* Passage shown *
/---

Cryptocurrency sanctions a reaction to significant ransomware attacks

The move comes in the wake of the significant ransomware attack against Colonial Pipeline – the largest fuel pipeline in the United States – in May. Carried out by the Russian-linked Darkside ransomware group, the attack forced Colonial Pipeline to take systems offline and halt all pipeline operations. The fallout was so significant that the Biden administration issued emergency waivers in response, lifting limits on the transportation of fuels by road as fears of shortages begin to put upward pressure on oil and gas prices.

According to a Bloomberg report, Colonial Pipeline handed over almost $5 million to the attackers for decryption of its data, some of which was subsequently recovered by the Justice Department in June. Despite paying the ransom, it took Colonial Pipeline several days to get operations back to normal.

Earlier this week, New Cooperative, a grain distributor with 60 locations in Iowa, fell victim to a large ransomware attack by a Russian-speaking group known as BlackMatter. The attackers are believed to have requested almost $6 million for the release of the data, although this is unconfirmed by New Cooperative. An investigation into the incident it ongoing.

\---

* Required actions *
- 1) Answer these questions using the passage on cryptocurrency sanctions and ransomware attacks.
(a) Which group carried out the attack on Colonial Pipeline?
(b) According to a Bloomberg report, roughly how much did Colonial Pipeline pay the attackers?
(c) In how many Iowa locations does New Cooperative operate?
- 2) List every organization named in the passage on cryptocurrency sanctions and ransomware attacks. Include companies, criminal groups, government bodies, and news outlets.
- 3) Carry on the passage about ransomware attacks and cryptocurrency sanctions, picking up after its final sentence.

* Provided material *
/---

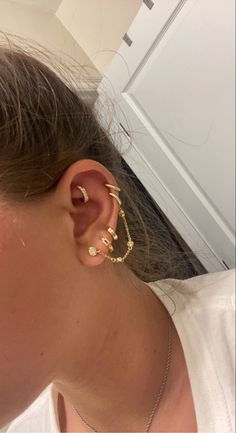 a woman with ear piercings on her ears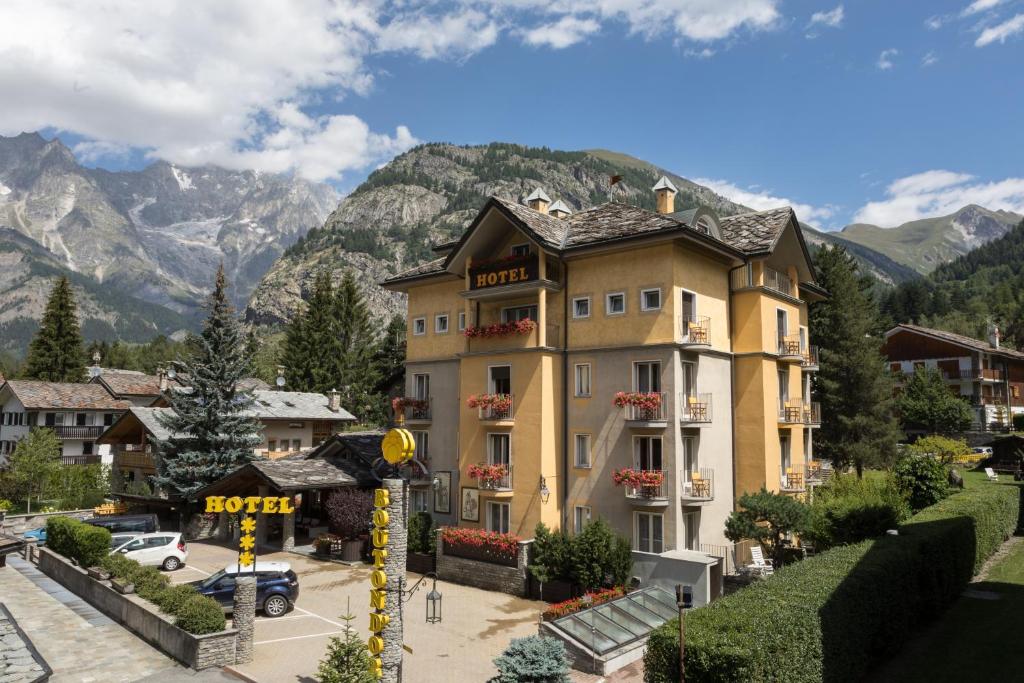 a large building in front of a mountain at Hotel Bouton d'Or - Courmayeur in Courmayeur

\---

* Task-by-task answers *
- 1)
(a) The Russian-linked Darkside ransomware group
(b) Almost $5 million
(c) 60

- 2)
Colonial Pipeline
Darkside
the Biden administration
Bloomberg
the Justice Department
New Cooperative
BlackMatter

- 3)
Impact of preventing ransomware payments

The new sanctions against Suex, a platform that offers an easy and often difficult to trace way to buy and exchange cryptocurrency, are an effort by the Biden administration to prevent ransomware payments that encourage actors to carry out further attacks against US companies. Commenting to reporters ahead of the announcement, Treasury Deputy Secretary Wally Adeyemo said, “Exchanges like Suex are critical to attackers’ ability to extract profits from ransomware attackers,” adding that the action “is a signal of our intention to expose and disrupt the illicit infrastructure using these attacks.”

However, John Bambenek, principal threat hunter at Netenrich, questions whether the move will have any material impact on the proliferation of ransomware. “Attempting to stop ransom payments didn’t help the kidnapping problem we saw in South America a couple of decades ago, and it’s not likely to help much here either,” he tells CSO. “Sanctions against providers may make a degree of sense as long as the more honest providers are able, willing, and incentivized to report bad behavior on their platforms. What is more important in stopping ransomware is finding those involved and getting them brought to justice, and these kinds of actions could actually impair intelligence collection on those bad actors.”